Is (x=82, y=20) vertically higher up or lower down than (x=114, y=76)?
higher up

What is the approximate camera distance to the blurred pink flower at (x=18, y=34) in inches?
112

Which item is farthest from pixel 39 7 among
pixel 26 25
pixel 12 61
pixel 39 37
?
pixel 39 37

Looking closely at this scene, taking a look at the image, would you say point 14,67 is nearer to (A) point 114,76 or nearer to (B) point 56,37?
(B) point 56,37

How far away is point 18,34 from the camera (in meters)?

----

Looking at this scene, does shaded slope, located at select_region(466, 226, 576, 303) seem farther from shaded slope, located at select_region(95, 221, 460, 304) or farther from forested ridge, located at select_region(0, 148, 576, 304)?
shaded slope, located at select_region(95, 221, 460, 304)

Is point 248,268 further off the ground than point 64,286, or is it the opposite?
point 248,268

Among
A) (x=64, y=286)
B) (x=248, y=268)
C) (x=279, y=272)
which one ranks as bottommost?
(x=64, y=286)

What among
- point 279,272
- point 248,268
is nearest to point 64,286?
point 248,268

----

**EXERCISE**
Reproduce the material from the line containing "What is the" through the line containing "How far away", replacing "camera" with "lens" and leaving all else unchanged.

**CORRECT RESULT**
What is the approximate lens distance to the blurred pink flower at (x=18, y=34) in inches?
112

Which item is farthest from pixel 39 7 among
pixel 26 25
pixel 12 61
pixel 39 37
?
pixel 39 37

Looking closely at this scene, taking a look at the image, would you say point 14,67 is nearer to (A) point 114,76 or nearer to (B) point 56,37?
(B) point 56,37

How far away is point 18,34 from the lens (in meters)?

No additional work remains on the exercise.